REQUIRED WORK.
Transcribe every record that appears below, exactly and in full.

DATASET RECORDS.
····················

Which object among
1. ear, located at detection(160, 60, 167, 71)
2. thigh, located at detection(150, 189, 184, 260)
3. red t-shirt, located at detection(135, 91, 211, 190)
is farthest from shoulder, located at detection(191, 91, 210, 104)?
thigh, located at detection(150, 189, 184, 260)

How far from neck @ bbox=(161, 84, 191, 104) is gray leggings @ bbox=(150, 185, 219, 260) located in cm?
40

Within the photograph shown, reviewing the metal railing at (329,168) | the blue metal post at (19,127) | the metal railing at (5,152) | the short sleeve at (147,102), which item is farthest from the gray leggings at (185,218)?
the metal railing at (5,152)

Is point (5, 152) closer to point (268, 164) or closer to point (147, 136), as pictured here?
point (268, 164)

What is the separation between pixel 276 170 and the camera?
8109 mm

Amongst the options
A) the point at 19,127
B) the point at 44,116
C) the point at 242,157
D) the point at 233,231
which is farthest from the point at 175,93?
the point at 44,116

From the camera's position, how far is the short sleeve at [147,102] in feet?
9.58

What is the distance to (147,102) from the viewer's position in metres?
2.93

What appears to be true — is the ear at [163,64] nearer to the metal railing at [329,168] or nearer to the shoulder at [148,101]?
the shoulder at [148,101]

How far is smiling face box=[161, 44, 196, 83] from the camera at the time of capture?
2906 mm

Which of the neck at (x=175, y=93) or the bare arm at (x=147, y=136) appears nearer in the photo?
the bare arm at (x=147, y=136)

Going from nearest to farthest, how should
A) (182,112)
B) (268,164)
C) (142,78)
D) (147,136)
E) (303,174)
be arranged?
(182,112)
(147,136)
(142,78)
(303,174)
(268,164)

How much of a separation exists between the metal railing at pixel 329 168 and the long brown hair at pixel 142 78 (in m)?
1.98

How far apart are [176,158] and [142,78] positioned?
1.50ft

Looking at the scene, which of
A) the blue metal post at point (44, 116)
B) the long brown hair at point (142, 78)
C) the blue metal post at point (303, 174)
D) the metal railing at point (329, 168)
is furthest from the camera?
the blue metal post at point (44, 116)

····················

ANSWER TO THE TASK.
Which object among
1. ear, located at detection(160, 60, 167, 71)
2. thigh, located at detection(150, 189, 184, 260)
3. red t-shirt, located at detection(135, 91, 211, 190)
is farthest from shoulder, located at detection(191, 91, 210, 104)?
thigh, located at detection(150, 189, 184, 260)

How far from neck @ bbox=(161, 84, 191, 104) is gray leggings @ bbox=(150, 185, 219, 260) located in cm?
40

Within the photograph shown, reviewing the metal railing at (329,168) | the blue metal post at (19,127) | the metal railing at (5,152) | the short sleeve at (147,102), which item is farthest from the gray leggings at (185,218)?
the metal railing at (5,152)

Is point (5, 152) closer to point (268, 164) or closer to point (147, 136), as pictured here?
point (268, 164)

What is the separation between pixel 276 170 and the camera?
8109 mm

Amongst the options
A) the point at 19,127
B) the point at 44,116
C) the point at 242,157
D) the point at 233,231
which is farthest from the point at 175,93?
the point at 44,116

From the camera's position, how far is the short sleeve at [147,102] in feet?
9.58

What is the distance to (147,102) from the viewer's position in metres?
2.93

What appears to be true — is the ear at [163,64] nearer to the metal railing at [329,168] or nearer to the shoulder at [148,101]?
the shoulder at [148,101]

How far is smiling face box=[161, 44, 196, 83] from the camera at the time of capture?
2906 mm

Which of the neck at (x=175, y=93) or the bare arm at (x=147, y=136) appears nearer in the photo?
the bare arm at (x=147, y=136)

Going from nearest to farthest, how should
A) (182,112)
B) (268,164)
C) (142,78)
D) (147,136)
E) (303,174)
be arranged?
(182,112)
(147,136)
(142,78)
(303,174)
(268,164)

How much of a separation exists between the metal railing at pixel 329 168 and the long brown hair at pixel 142 78 (in m)?
1.98

How far apart are [176,158] and [142,78] positioned?
1.50ft

Looking at the scene, which of
A) the blue metal post at point (44, 116)
B) the long brown hair at point (142, 78)
C) the blue metal post at point (303, 174)
D) the metal railing at point (329, 168)
is furthest from the camera?
the blue metal post at point (44, 116)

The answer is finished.